● **SELECTED EXTRACT**:
BEGIN

Networking and Application Performance Testing
Although there are many possible ways to quantify the performance of a network device, experience has shown that a few measurements for characterizing NIPS performance are invaluable. These are:
- Throughput is the total bandwidth, in megabits per second (Mbps) that can pass through a NIPS.
- Network latency is the amount of time, in microseconds, that it takes for a packet to pass one-way through the NIPS.
- Application latency is the time that the NIPS adds to the completion of an application level task. For example, if a file copy takes 10 seconds to complete on a network without a NIPS, and 11 seconds to complete on a network with a NIPS, then the application latency is 1 second or 10%.
- Connections per second measures how many TCP connections per second can be cleanly set up and torn down when a NIPS is deployed in a network.
Traffic Mix
When testing switches, it is usually sufficient to test at extremes and assume that the device will work well in between. For instance, you can perform a common test for switch performance on both the smallest and largest packets accepted by the switch (e.g., 64 and 1518 bytes). If performance is acceptable at these extremes, it is likely to be acceptable in-between.
This strategy works well because only one degree of freedom typically affects switch performance, namely packet size. In contrast, NIPS products are designed to inspect traffic at the application layer (layer 7). The network performance of a NIPS is a function of traffic ordering, payload contents, protocol, and many other factors. With this many variables, enumerating all the possible extremes becomes impractical because the number of combinations grows considerably larger.
As a consequence, TippingPoint chooses to evaluate NIPS performance with a few, well chosen mixes that are representative of different environments and extremes. If a NIPS performs well in all these environments, it is likely to perform well in most environments. An alternative is to gather a packet trace from the target environment for the NIPS and use it in performance testing, in addition to the extremes.
Latency and Throughput
To measure network performance, we use Tomahawk to replay the various traffic mixes and simultaneously measure network latency. Our specific mixes include HTTP, FTP, and UDP traffic. We encourage you to use a packet trace gathered from your own environment. A guide to running the tests using these traces can be found in Appendix B.

END

● **DIRECTIONS FOR THIS TASK**: In the passage on network performance testing, which tool replays the traffic mixes while network latency is measured?

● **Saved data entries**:

BEGIN

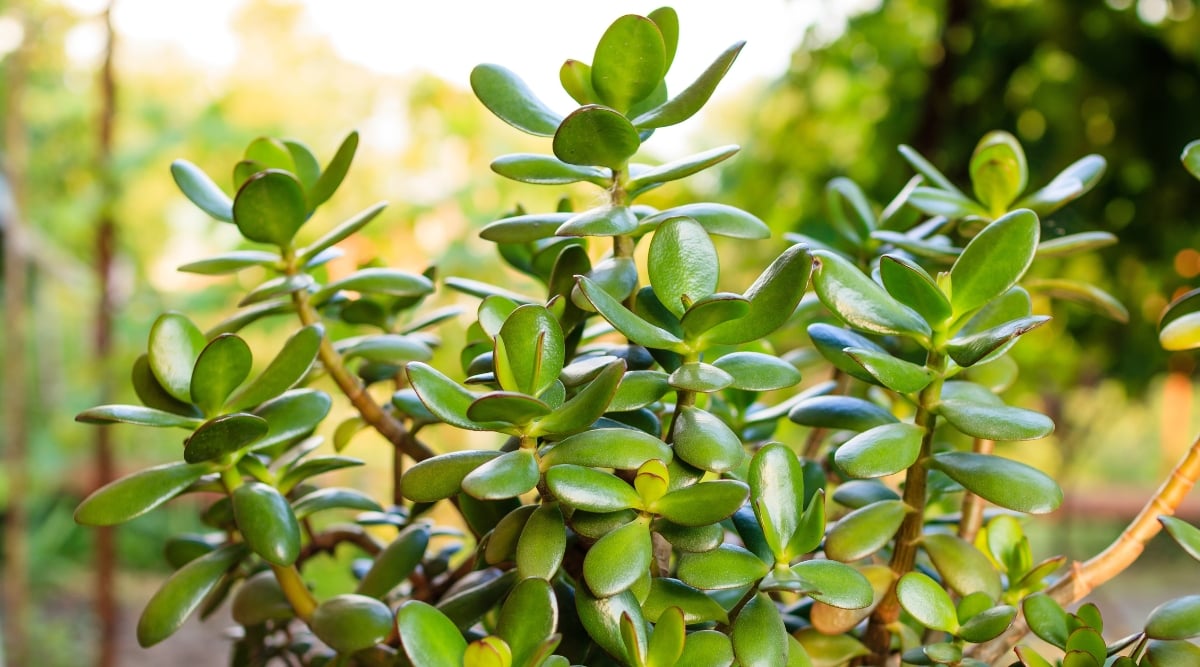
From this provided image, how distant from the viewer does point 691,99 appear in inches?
12.9

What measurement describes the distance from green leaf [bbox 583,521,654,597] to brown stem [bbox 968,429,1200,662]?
0.53 ft

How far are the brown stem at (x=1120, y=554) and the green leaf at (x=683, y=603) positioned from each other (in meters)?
0.12

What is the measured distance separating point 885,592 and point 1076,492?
14.3 ft

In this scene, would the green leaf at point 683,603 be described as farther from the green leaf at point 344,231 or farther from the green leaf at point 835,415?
the green leaf at point 344,231

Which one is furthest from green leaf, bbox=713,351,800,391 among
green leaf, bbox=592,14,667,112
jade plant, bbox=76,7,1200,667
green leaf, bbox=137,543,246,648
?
green leaf, bbox=137,543,246,648

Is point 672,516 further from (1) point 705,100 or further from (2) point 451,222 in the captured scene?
(2) point 451,222

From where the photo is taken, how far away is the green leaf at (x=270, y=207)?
0.36m

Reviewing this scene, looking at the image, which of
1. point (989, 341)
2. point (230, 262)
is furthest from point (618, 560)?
point (230, 262)

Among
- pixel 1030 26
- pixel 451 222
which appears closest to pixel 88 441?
pixel 451 222

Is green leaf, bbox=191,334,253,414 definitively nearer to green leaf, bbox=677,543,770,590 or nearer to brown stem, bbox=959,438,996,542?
green leaf, bbox=677,543,770,590

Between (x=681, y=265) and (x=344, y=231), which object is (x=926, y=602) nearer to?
(x=681, y=265)

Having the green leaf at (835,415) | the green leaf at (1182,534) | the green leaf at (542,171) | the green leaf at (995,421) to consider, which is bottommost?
the green leaf at (1182,534)

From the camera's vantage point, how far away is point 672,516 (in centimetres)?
28

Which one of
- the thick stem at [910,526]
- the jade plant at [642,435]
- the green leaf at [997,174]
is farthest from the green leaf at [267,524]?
the green leaf at [997,174]
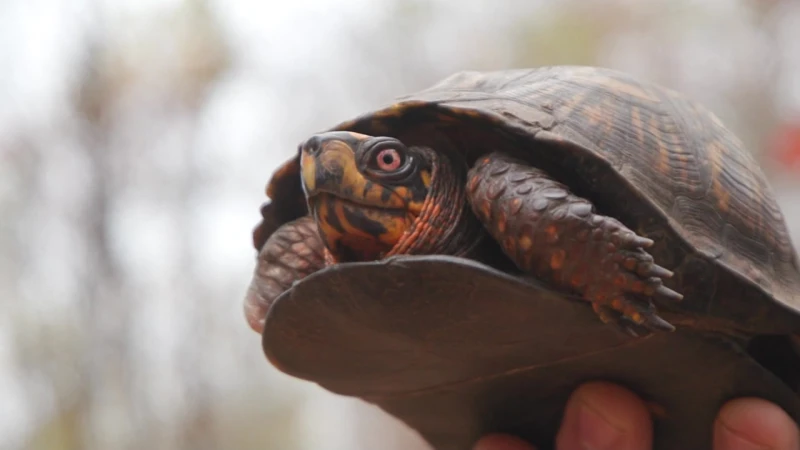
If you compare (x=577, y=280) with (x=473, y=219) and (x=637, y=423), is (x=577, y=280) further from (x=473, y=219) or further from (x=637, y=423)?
(x=637, y=423)

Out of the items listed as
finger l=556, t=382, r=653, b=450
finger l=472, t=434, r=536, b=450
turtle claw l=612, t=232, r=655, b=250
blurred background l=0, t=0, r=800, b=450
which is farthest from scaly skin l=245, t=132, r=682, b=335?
blurred background l=0, t=0, r=800, b=450

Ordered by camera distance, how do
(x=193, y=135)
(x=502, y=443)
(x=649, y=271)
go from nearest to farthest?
1. (x=649, y=271)
2. (x=502, y=443)
3. (x=193, y=135)

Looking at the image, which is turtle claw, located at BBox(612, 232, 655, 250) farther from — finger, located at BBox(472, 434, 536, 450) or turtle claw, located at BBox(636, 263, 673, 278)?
finger, located at BBox(472, 434, 536, 450)

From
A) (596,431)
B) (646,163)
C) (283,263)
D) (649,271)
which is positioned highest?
(646,163)

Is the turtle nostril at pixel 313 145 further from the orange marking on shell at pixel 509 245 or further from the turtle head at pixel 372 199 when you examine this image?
the orange marking on shell at pixel 509 245

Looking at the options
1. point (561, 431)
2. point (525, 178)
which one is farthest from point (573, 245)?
point (561, 431)

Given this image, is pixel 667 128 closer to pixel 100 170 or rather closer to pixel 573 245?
pixel 573 245

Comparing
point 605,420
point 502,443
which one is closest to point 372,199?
point 605,420

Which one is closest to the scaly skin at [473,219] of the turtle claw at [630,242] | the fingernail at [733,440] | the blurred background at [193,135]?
the turtle claw at [630,242]
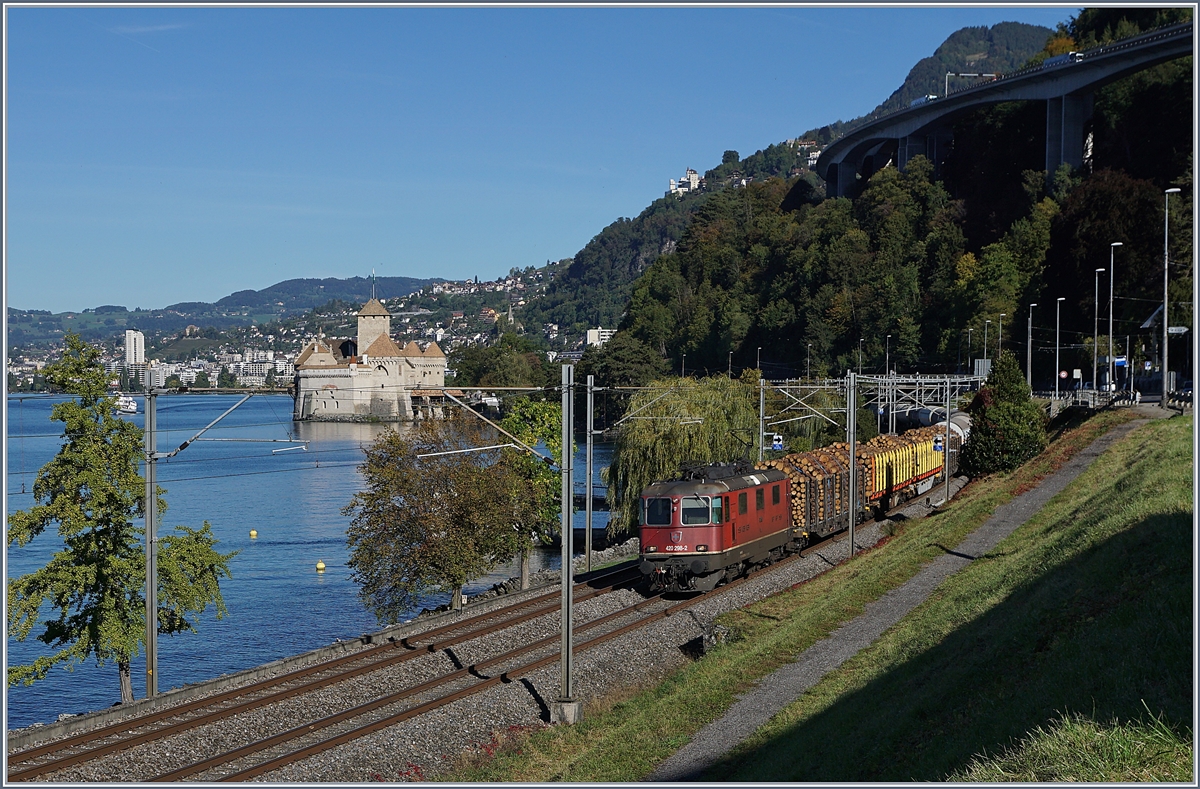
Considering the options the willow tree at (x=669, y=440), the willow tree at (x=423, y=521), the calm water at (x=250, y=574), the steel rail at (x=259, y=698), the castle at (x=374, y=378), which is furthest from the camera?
the castle at (x=374, y=378)

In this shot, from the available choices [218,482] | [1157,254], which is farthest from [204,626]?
[1157,254]

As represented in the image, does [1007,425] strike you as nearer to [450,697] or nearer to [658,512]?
[658,512]

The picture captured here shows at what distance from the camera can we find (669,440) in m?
52.0

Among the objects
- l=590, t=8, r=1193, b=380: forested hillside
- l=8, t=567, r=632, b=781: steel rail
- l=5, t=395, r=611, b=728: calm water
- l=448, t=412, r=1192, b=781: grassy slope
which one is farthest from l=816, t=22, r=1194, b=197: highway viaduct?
l=8, t=567, r=632, b=781: steel rail

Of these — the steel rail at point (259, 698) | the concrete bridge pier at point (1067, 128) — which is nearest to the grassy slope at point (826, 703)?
the steel rail at point (259, 698)

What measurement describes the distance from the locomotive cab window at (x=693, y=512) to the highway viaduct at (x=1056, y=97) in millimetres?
58113

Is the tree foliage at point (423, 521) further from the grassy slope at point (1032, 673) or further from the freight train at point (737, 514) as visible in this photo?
the grassy slope at point (1032, 673)

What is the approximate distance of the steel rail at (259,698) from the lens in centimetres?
1819

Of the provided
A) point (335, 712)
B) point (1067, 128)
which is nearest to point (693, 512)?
point (335, 712)

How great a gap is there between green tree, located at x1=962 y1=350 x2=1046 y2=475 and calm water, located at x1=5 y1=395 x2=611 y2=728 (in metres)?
22.9

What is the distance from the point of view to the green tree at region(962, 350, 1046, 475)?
52.4 m

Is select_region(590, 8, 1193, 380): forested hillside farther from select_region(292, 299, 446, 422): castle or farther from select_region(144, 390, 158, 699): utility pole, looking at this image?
select_region(144, 390, 158, 699): utility pole

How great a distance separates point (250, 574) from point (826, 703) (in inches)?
1659

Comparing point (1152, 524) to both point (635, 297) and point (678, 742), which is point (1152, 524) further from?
point (635, 297)
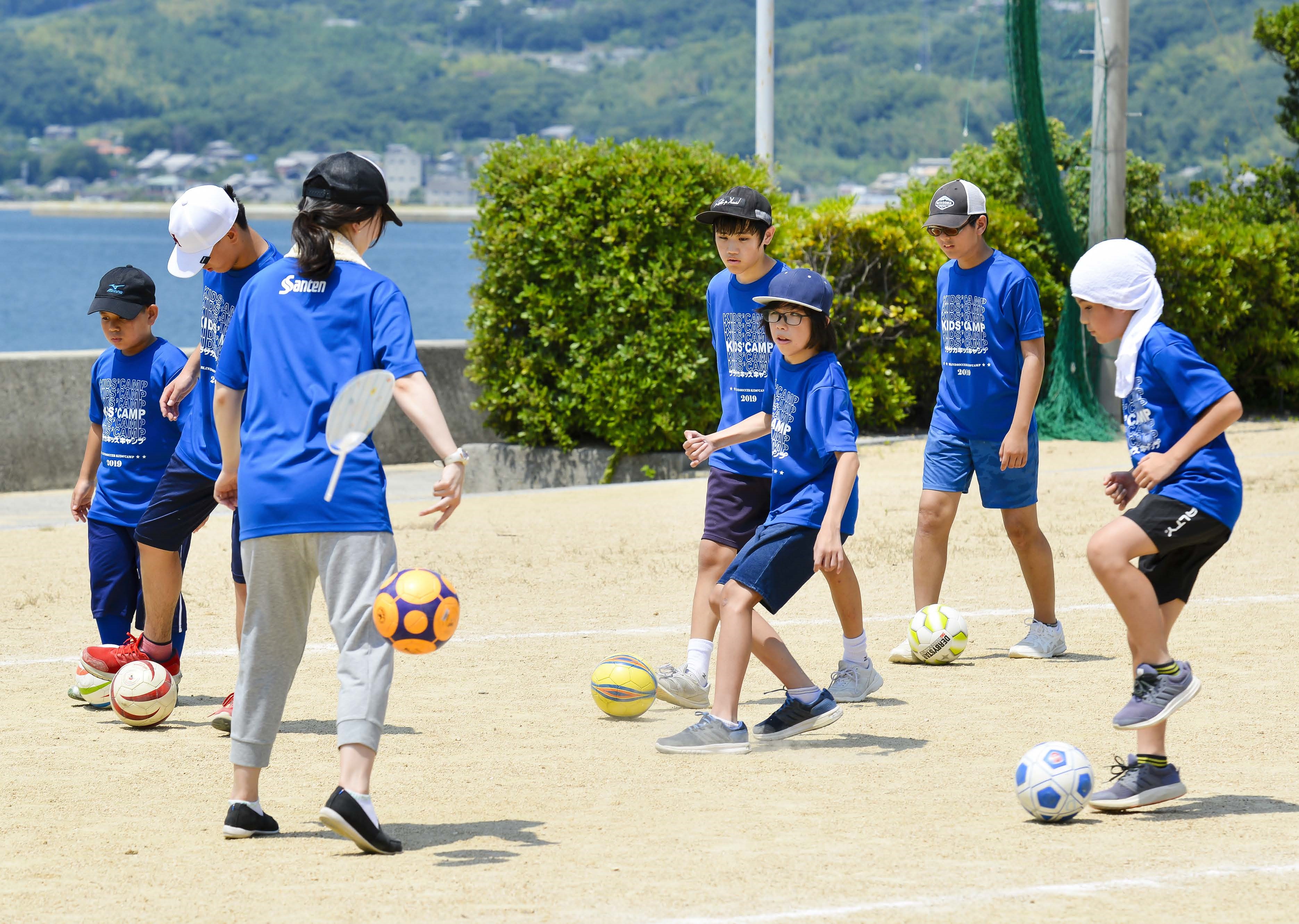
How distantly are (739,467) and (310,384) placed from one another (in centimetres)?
215

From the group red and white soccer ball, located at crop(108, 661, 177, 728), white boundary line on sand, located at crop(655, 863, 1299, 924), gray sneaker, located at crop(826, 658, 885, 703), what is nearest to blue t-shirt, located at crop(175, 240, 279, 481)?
red and white soccer ball, located at crop(108, 661, 177, 728)

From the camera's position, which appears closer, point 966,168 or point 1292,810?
point 1292,810

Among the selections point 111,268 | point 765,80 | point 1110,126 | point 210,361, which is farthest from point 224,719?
point 111,268

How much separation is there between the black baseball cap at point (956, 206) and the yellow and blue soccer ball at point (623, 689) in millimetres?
2395

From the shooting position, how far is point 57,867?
4.27 metres

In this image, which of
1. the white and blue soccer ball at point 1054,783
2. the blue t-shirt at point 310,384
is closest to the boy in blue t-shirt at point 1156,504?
the white and blue soccer ball at point 1054,783

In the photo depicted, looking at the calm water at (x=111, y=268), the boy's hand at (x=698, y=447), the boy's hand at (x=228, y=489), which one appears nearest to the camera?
the boy's hand at (x=228, y=489)

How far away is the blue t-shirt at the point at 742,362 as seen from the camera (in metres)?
5.98

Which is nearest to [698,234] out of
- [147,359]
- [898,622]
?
[898,622]

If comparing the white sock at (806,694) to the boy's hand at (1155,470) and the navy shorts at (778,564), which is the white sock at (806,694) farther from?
the boy's hand at (1155,470)

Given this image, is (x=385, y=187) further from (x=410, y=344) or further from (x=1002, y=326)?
(x=1002, y=326)

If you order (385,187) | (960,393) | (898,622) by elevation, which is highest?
(385,187)

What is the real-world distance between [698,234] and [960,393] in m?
6.61

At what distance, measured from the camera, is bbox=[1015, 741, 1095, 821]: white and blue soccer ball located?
455 cm
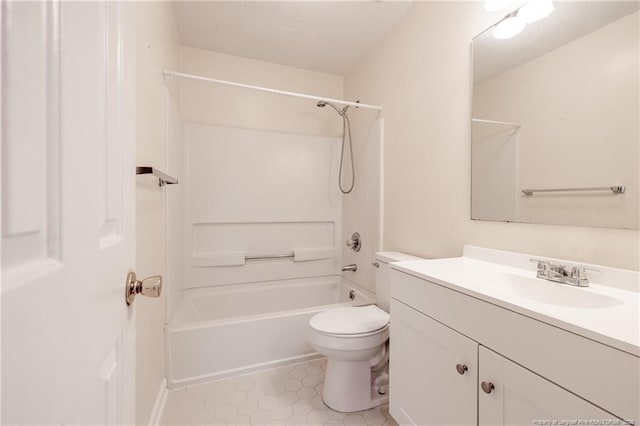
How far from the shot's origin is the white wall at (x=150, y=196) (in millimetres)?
1056

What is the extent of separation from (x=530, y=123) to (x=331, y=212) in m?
1.72

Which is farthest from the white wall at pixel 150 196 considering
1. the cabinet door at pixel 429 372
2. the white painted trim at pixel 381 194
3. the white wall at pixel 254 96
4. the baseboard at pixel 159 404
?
the white painted trim at pixel 381 194

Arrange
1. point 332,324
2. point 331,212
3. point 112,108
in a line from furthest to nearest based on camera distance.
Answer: point 331,212 → point 332,324 → point 112,108

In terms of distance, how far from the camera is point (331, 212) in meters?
2.64

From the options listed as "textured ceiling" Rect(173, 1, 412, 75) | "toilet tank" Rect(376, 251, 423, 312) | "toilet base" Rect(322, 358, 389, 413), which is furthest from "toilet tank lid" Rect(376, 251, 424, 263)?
"textured ceiling" Rect(173, 1, 412, 75)

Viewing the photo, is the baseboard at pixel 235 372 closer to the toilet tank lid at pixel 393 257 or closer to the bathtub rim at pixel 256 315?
the bathtub rim at pixel 256 315

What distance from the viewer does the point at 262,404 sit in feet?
4.86

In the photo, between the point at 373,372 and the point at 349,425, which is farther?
the point at 373,372

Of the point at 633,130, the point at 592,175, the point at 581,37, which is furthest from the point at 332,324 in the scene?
the point at 581,37

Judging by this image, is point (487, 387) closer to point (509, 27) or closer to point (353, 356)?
point (353, 356)

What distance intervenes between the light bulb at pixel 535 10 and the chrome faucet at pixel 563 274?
961 mm

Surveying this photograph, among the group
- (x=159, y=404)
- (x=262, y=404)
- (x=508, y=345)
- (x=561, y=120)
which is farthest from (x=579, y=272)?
(x=159, y=404)

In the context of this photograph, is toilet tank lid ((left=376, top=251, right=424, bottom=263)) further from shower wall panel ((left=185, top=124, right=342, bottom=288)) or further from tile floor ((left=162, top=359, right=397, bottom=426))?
shower wall panel ((left=185, top=124, right=342, bottom=288))

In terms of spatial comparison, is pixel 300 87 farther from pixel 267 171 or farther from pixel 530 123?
pixel 530 123
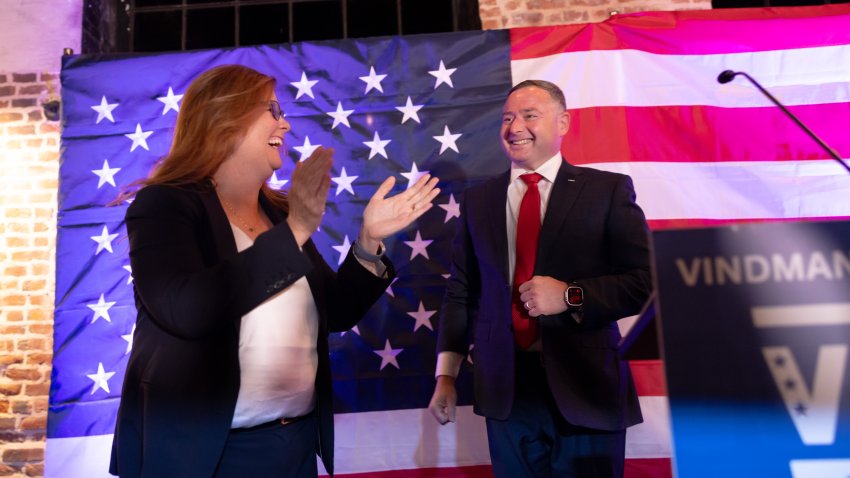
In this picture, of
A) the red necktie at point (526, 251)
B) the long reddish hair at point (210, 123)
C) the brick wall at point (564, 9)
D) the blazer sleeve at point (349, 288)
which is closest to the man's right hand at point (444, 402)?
the red necktie at point (526, 251)

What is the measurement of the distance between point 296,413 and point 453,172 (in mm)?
1901

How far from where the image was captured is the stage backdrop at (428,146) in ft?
10.6

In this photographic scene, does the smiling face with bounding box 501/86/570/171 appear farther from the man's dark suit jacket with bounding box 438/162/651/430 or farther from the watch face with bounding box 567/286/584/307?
the watch face with bounding box 567/286/584/307

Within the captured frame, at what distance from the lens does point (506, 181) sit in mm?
2428

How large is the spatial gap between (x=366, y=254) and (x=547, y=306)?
54 cm

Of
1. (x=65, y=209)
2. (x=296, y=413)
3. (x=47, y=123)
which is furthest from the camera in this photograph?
(x=47, y=123)

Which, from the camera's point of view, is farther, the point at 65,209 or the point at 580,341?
the point at 65,209

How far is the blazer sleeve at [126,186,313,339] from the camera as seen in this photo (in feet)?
4.87

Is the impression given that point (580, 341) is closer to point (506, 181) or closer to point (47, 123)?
point (506, 181)

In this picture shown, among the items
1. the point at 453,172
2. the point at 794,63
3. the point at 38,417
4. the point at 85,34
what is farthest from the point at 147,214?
the point at 794,63

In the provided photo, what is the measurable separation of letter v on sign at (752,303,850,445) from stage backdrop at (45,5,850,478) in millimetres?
2290

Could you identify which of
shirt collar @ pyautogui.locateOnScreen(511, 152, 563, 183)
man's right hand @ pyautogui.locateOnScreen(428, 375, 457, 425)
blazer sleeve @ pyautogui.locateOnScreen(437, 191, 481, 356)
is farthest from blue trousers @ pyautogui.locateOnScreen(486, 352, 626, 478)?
shirt collar @ pyautogui.locateOnScreen(511, 152, 563, 183)

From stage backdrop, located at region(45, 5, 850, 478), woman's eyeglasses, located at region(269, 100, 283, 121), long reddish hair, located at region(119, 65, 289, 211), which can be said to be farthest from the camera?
stage backdrop, located at region(45, 5, 850, 478)

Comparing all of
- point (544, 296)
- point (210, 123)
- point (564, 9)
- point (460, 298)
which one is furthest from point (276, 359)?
point (564, 9)
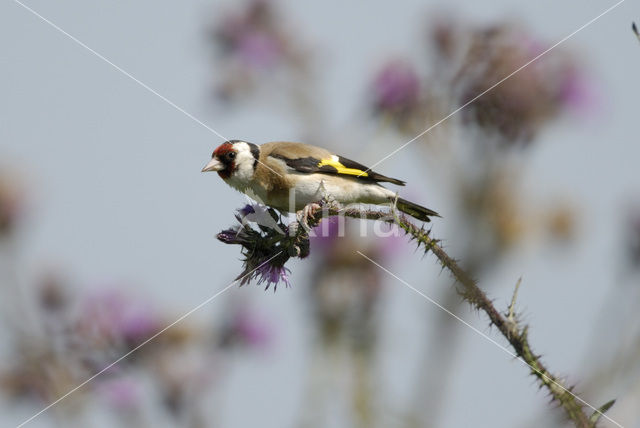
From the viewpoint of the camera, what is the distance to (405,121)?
450 centimetres

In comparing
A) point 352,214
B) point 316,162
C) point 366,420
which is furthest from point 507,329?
point 316,162

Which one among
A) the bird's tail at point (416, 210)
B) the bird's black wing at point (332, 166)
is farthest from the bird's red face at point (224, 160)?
the bird's tail at point (416, 210)

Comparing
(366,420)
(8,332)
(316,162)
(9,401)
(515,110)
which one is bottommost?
(9,401)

END

● **ANSWER TO THIS EXERCISE**: Tomahawk.